Six o’clock.
The temperature has dropped quite a bit so the climate feels like fall. Accordingly my brain feels the change and my thoughts will be something different from the summer. Hours ago I had a very sharp recollection of living in Salem with my parents in 1970. My mother would take me with her to the bank and the grocery store and I was three years old. We had a Christmas at the “brown house” on Buena Vista Street. My brother was there and maybe his girlfriend. She gave me a music box that played Brahms’s lullaby… Two or three years later for Christmas, my mother gave me a stern lecture about selfishness, so I felt miserable on Christmas Day. Still, this reproach didn’t effect a change in my personality; I kept being an egoist as the years went by. Today, I don’t see what difference it makes. It seems to me that blowing away your ego blows away your humanity. For there to be happiness, there has to be a self to feel it. A nirvana existence would be a living death. Pastor’s collectivist sermons have no soul.
Seven thirty.
It’s sunny today, but so chilly I had to wear a light jacket on my walk. I saw one woman on foot crossing Maxwell Road behind me. Another woman was a customer at the store and had a bright yellow Mustang.
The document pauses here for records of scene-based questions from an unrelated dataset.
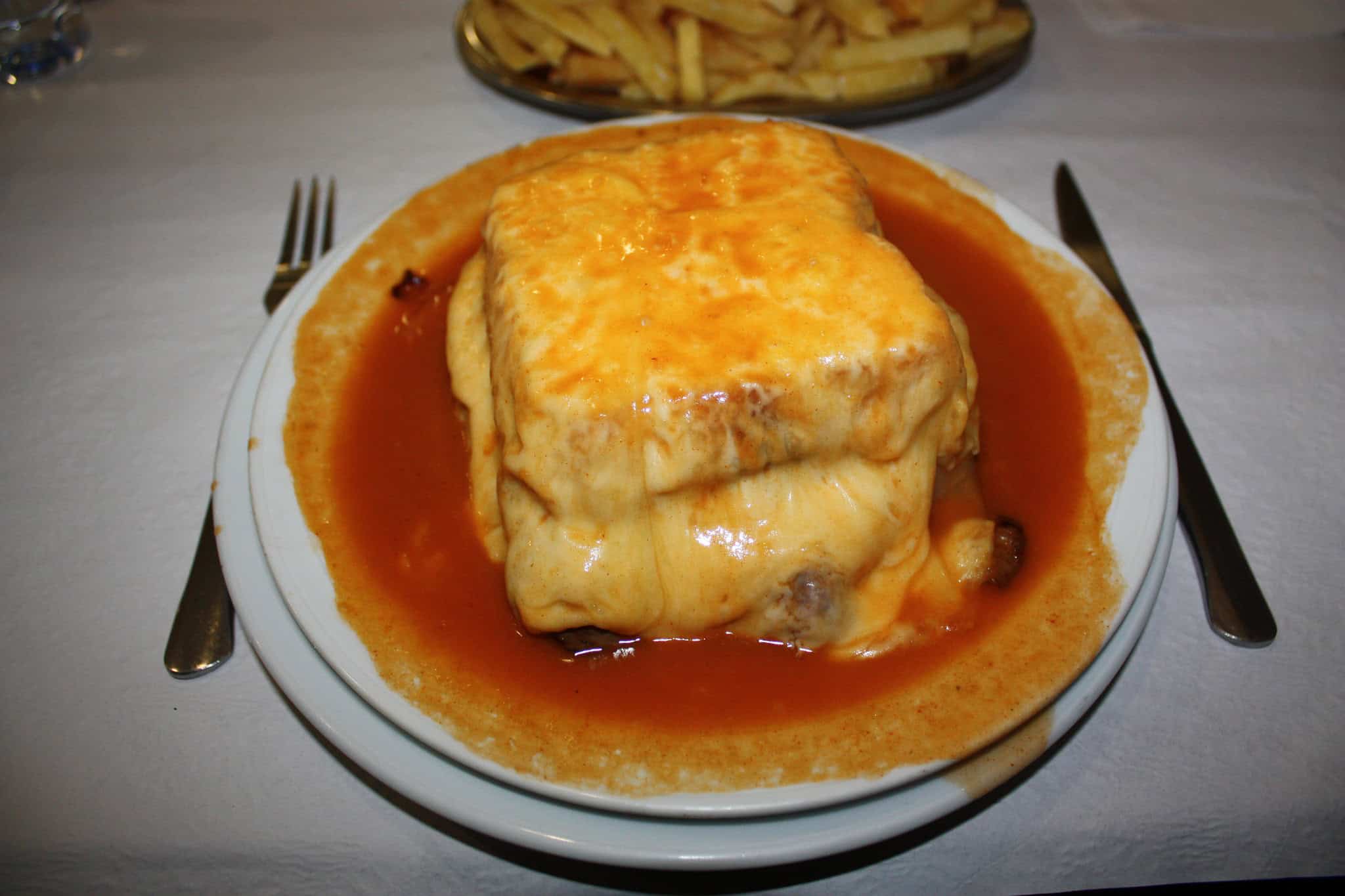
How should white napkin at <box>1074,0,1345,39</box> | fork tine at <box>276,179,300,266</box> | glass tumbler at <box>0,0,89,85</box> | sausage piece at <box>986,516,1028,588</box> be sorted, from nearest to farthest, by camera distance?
1. sausage piece at <box>986,516,1028,588</box>
2. fork tine at <box>276,179,300,266</box>
3. glass tumbler at <box>0,0,89,85</box>
4. white napkin at <box>1074,0,1345,39</box>

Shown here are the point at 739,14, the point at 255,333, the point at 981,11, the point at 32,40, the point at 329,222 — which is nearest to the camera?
the point at 255,333

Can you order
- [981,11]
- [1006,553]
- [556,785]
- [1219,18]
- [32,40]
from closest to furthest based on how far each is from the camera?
[556,785] < [1006,553] < [981,11] < [32,40] < [1219,18]

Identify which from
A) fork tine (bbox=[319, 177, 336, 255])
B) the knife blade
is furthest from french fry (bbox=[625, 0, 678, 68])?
the knife blade

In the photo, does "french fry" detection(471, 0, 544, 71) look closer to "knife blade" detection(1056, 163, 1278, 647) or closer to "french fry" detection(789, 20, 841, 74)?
"french fry" detection(789, 20, 841, 74)

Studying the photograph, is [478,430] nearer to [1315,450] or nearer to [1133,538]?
[1133,538]

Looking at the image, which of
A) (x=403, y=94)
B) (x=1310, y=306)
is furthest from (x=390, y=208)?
(x=1310, y=306)

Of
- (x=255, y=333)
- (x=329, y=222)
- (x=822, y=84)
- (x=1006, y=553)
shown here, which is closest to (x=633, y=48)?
(x=822, y=84)

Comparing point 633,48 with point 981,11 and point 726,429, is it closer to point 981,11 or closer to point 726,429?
point 981,11
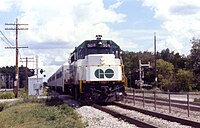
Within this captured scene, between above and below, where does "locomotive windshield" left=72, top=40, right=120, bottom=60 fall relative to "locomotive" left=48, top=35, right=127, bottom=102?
above

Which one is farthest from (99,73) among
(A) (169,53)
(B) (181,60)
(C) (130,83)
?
(A) (169,53)

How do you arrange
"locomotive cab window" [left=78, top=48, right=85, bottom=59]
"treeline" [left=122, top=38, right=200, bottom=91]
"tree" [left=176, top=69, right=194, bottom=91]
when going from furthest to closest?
"treeline" [left=122, top=38, right=200, bottom=91] < "tree" [left=176, top=69, right=194, bottom=91] < "locomotive cab window" [left=78, top=48, right=85, bottom=59]

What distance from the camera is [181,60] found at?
106125 millimetres

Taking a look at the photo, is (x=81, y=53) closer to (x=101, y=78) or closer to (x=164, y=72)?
(x=101, y=78)

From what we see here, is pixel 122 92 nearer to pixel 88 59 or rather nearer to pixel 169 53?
pixel 88 59

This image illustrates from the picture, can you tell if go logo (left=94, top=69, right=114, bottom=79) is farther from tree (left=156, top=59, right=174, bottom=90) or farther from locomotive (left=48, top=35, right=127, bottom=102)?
tree (left=156, top=59, right=174, bottom=90)

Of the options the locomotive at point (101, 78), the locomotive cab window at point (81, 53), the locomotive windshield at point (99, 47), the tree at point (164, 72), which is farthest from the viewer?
the tree at point (164, 72)

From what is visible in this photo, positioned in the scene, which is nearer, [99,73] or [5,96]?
[99,73]

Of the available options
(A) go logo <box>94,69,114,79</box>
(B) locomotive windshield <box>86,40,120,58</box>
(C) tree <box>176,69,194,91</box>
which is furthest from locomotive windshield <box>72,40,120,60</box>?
(C) tree <box>176,69,194,91</box>

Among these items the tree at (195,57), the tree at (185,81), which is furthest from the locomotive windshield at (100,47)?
the tree at (195,57)

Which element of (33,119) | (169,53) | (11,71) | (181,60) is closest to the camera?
(33,119)

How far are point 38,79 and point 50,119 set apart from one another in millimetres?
38691

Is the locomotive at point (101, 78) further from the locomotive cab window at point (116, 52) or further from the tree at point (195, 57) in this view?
the tree at point (195, 57)

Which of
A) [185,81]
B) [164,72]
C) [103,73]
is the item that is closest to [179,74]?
[185,81]
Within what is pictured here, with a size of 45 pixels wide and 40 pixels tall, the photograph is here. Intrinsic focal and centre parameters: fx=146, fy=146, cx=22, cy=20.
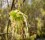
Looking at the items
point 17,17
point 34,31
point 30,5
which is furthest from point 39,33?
point 17,17

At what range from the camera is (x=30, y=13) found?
2.32 meters

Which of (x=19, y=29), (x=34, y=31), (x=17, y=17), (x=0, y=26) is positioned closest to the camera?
(x=17, y=17)

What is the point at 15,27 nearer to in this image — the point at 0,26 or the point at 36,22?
the point at 0,26

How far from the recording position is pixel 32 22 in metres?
2.28

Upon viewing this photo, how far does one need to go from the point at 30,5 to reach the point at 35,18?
23 centimetres

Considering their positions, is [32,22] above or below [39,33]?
above

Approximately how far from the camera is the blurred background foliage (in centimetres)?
203

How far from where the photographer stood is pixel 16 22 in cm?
167

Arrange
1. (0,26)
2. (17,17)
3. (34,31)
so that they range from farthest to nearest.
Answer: (34,31)
(0,26)
(17,17)

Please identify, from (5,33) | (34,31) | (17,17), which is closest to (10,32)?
(5,33)

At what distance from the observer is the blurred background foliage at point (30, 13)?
2.03 meters

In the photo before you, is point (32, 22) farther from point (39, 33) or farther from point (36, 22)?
point (39, 33)

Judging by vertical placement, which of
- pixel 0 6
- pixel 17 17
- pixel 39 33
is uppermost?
pixel 0 6

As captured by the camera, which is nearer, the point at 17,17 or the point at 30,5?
the point at 17,17
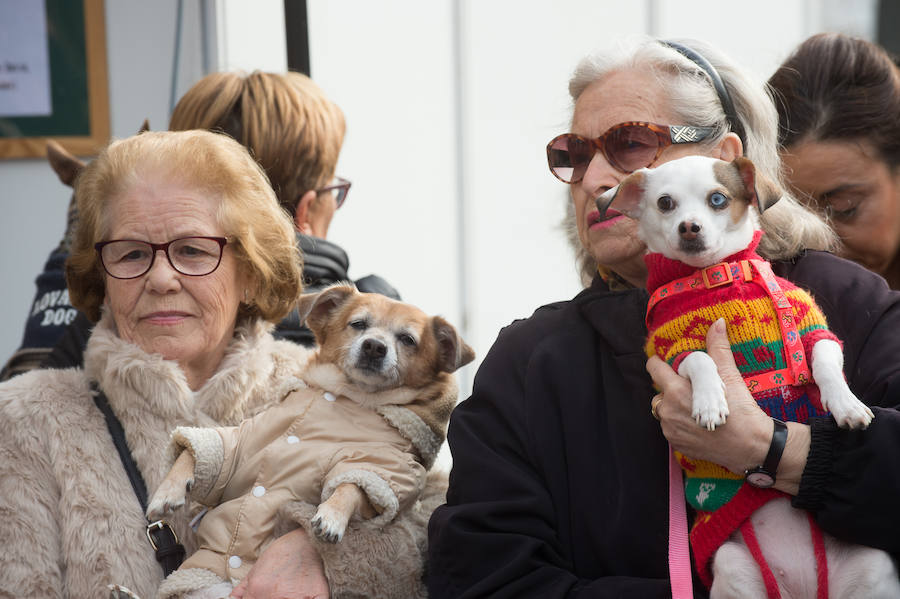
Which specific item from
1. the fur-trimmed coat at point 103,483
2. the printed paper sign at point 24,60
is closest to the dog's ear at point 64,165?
the printed paper sign at point 24,60

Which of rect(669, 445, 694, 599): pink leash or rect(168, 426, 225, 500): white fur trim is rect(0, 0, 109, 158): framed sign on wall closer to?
rect(168, 426, 225, 500): white fur trim

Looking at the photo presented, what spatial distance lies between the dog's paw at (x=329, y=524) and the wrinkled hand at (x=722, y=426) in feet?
2.11

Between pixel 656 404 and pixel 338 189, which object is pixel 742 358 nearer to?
pixel 656 404

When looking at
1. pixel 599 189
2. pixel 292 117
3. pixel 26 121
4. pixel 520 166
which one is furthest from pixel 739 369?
pixel 26 121

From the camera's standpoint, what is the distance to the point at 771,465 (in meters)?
1.52

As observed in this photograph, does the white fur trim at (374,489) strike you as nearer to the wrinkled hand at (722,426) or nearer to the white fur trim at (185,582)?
the white fur trim at (185,582)

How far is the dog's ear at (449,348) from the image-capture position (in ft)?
7.28

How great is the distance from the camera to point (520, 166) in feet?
14.4

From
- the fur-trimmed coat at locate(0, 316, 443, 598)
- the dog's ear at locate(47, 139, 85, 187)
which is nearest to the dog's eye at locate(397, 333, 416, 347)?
the fur-trimmed coat at locate(0, 316, 443, 598)

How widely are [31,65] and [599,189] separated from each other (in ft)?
10.2

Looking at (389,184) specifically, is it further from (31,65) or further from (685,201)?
(685,201)

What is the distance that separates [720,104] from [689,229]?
0.53 meters

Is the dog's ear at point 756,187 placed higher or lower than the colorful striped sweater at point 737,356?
higher

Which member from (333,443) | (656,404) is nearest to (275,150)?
(333,443)
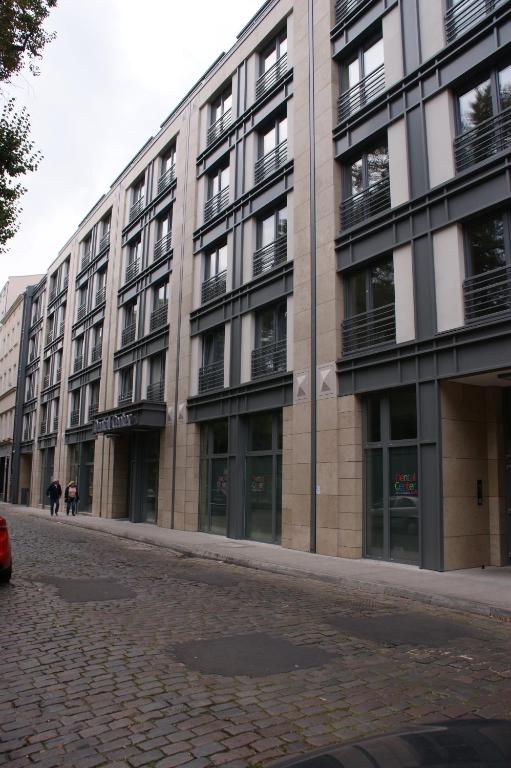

I asked Lisa if inflation was ever going to come down again and she shook her head. So I said that our incomes would have to go up to match the cost of living. When I observed the yellow car in the lot I felt outclassed and kind of wimpy, but usually I’m pretty content with what I’ve got. I wouldn’t do anything different if I had the decision to make over again. After all, I still have a bright yellow house.